◆ BRIEF:
Every single line below has to be printed once more, exactly.

[Recorded data]

......

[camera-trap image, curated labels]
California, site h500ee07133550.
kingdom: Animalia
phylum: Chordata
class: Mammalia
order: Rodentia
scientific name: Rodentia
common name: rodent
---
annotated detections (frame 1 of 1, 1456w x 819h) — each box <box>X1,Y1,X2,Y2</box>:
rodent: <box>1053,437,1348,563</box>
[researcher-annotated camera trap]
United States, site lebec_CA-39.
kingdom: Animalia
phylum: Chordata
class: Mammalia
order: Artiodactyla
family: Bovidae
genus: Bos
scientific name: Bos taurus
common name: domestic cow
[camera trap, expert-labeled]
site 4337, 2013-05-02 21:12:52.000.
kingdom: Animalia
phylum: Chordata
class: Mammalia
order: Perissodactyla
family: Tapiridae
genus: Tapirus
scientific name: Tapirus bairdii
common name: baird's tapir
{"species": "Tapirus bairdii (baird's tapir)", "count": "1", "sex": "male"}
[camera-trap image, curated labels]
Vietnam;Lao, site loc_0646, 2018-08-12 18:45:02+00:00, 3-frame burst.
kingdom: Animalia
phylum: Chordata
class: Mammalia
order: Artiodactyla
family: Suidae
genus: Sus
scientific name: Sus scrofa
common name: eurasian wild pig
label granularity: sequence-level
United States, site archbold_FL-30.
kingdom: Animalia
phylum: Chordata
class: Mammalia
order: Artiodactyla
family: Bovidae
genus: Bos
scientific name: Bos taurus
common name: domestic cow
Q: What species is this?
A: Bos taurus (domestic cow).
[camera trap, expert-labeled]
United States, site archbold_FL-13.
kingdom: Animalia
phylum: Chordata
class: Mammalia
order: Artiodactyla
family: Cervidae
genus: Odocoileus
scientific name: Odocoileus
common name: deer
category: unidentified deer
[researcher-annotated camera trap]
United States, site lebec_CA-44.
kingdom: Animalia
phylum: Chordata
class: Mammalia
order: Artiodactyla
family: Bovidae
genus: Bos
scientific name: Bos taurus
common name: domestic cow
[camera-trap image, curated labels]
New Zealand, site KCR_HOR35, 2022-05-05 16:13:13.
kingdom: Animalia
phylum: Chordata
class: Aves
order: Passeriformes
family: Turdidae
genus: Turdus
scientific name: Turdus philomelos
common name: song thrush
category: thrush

......

◆ YOUR SOLUTION:
[camera-trap image, curated labels]
California, site h500ee07133550.
kingdom: Animalia
phylum: Chordata
class: Mammalia
order: Rodentia
scientific name: Rodentia
common name: rodent
---
annotated detections (frame 1 of 1, 1456w x 819h) — each box <box>X1,Y1,X2,Y2</box>:
rodent: <box>1053,437,1348,563</box>
[researcher-annotated camera trap]
United States, site lebec_CA-39.
kingdom: Animalia
phylum: Chordata
class: Mammalia
order: Artiodactyla
family: Bovidae
genus: Bos
scientific name: Bos taurus
common name: domestic cow
[camera trap, expert-labeled]
site 4337, 2013-05-02 21:12:52.000.
kingdom: Animalia
phylum: Chordata
class: Mammalia
order: Perissodactyla
family: Tapiridae
genus: Tapirus
scientific name: Tapirus bairdii
common name: baird's tapir
{"species": "Tapirus bairdii (baird's tapir)", "count": "1", "sex": "male"}
[camera-trap image, curated labels]
Vietnam;Lao, site loc_0646, 2018-08-12 18:45:02+00:00, 3-frame burst.
kingdom: Animalia
phylum: Chordata
class: Mammalia
order: Artiodactyla
family: Suidae
genus: Sus
scientific name: Sus scrofa
common name: eurasian wild pig
label granularity: sequence-level
United States, site archbold_FL-30.
kingdom: Animalia
phylum: Chordata
class: Mammalia
order: Artiodactyla
family: Bovidae
genus: Bos
scientific name: Bos taurus
common name: domestic cow
Q: What species is this?
A: Bos taurus (domestic cow).
[camera trap, expert-labeled]
United States, site archbold_FL-13.
kingdom: Animalia
phylum: Chordata
class: Mammalia
order: Artiodactyla
family: Cervidae
genus: Odocoileus
scientific name: Odocoileus
common name: deer
category: unidentified deer
[researcher-annotated camera trap]
United States, site lebec_CA-44.
kingdom: Animalia
phylum: Chordata
class: Mammalia
order: Artiodactyla
family: Bovidae
genus: Bos
scientific name: Bos taurus
common name: domestic cow
[camera-trap image, curated labels]
New Zealand, site KCR_HOR35, 2022-05-05 16:13:13.
kingdom: Animalia
phylum: Chordata
class: Aves
order: Passeriformes
family: Turdidae
genus: Turdus
scientific name: Turdus philomelos
common name: song thrush
category: thrush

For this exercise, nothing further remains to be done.